About BAGIM

BAGIM is an active community of Boston area scientists bringing together people from diverse fields of modeling and informatics to impact life and health sciences. BAGIM strives to create a forum for great scientific discussions covering a wide range of topics including data management, visualization, computational chemistry, drug discovery, protein structure, molecular modeling, structure-based drug design, data mining, software tools, and the sharing of goals and experiences. Our community is made up of participants from academia, government, and industry whose goal is to engage in the discussion of science involving a synthesis of theory and technology. Discussions sponsored by BAGIM are targeted to the needs and interests of informatics scientists, computational chemists, medicinal chemists, and statisticians. BAGIM also provides opportunities for networking within these disciplines as well as an arena for the dissemination of information of specific interest to the membership.

Wednesday, November 4, 2020

Andrew Dalke: Cheminformatics before there was Cheminformatics

 Join us on Thursday, October 29, 2020

Cheminformatics Before "Cheminformatics"

The roots of modern cheminformatics, which I regard as the machine-based organization, analysis, and prediction of chemical structures and their properties, especially as applied to drug discovery, stretch back to the 1940s when punched cards were used to find structure-activity relationships and to search for chemical documentation. Computerization started in the 1950s, with large-scale projects taking place in the 1960s and commercial systems by the 1970s. The process required developing new forms of chemical nomenclature, new methods for data entry, and new algorithms like canonicalization and substructure matching. These were primarily funded by the cost savings for finding known chemical information. While it has long been known that similar molecules tend to have similar properties, it wasn't until the 1980s that there was widespread research into different ways to automate similarity and apply it to property prediction. In parallel, Moore's law made it possible to work with corporate-sized data sets in memory, allowing an orders-of-magnitude increase in effective performance and enabling the large-scale clustering and other early machine learning projects of the 1990s, and in turn helping the field transform from chemical documentation and chemical information management to cheminformatics.

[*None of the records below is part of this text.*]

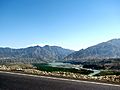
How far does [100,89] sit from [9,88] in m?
4.10

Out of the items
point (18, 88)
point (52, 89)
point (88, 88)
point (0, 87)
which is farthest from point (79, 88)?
point (0, 87)

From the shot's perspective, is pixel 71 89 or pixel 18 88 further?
pixel 18 88

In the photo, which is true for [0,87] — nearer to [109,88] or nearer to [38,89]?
[38,89]

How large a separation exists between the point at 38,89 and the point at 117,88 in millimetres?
3426

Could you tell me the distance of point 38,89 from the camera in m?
9.68

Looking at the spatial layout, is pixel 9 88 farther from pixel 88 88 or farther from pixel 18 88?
pixel 88 88

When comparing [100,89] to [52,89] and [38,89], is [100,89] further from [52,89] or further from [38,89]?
[38,89]

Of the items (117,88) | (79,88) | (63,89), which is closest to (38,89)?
(63,89)

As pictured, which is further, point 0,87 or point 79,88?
point 0,87

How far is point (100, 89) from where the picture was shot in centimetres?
Result: 952

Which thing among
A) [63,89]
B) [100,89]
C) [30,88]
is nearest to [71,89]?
[63,89]

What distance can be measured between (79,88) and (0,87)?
373 cm

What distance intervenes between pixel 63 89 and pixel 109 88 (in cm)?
203

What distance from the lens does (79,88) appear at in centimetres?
978
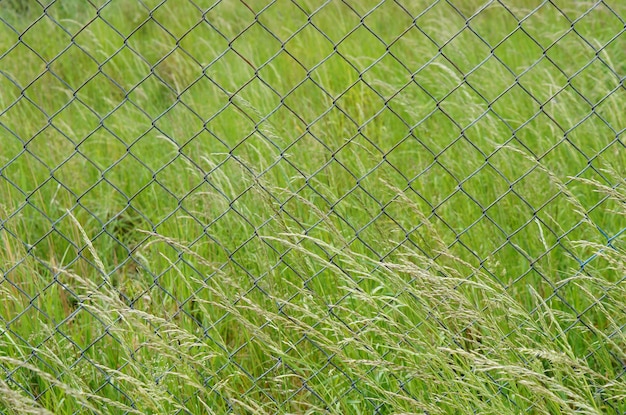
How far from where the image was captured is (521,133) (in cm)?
360

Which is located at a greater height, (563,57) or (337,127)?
(337,127)

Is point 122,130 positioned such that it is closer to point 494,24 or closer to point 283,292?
point 283,292

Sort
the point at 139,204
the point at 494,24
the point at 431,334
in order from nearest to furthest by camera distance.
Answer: the point at 431,334 → the point at 139,204 → the point at 494,24

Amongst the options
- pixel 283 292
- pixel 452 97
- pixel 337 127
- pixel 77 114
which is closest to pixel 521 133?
pixel 452 97

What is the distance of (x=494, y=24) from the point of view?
189 inches

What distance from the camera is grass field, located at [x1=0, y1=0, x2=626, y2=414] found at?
212 cm

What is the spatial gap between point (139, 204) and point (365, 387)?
1.44m

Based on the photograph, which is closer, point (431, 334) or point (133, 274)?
point (431, 334)

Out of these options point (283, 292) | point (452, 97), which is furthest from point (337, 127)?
point (283, 292)

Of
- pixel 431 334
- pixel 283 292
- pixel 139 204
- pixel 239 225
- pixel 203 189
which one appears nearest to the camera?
pixel 431 334

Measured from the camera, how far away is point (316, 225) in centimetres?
247

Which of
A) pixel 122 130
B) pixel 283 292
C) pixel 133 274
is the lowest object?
pixel 283 292

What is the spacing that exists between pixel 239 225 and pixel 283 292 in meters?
0.41

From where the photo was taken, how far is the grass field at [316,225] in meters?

My presentation will highlight some of the people, ideas, hardware, software, and economic factors from the 50 years of cheminformatics before the modern label was coined and hopefully show both how far we've come and how little things have changed.

Andrew Dalke started with molecular dynamics in 1992 as a summer programming job at Florida State University before starting graduate school at UIUC. He joined Klaus Schulten's group where he was one of the co-authors of VMD and NAMD. He was the full-time VMD developer for two years then went west to the Bay Area to develop modeling and bioinformatics software for the Molecular Applications Group then to the southwest to Santa Fe to develop cheminformatics software to support machine learning at Bioreason. At the same time he promoted Python and open source software in bioinformatics and cheminformatics, including co-founding the Biopython project and supporting the Open Bioinformatics Foundation. He has been an independent consultant since 1999. His income comes from custom software development for cheminformatics, Python training for cheminformatians, and sales of chemfp, a high-performance fingerprint similarity search package.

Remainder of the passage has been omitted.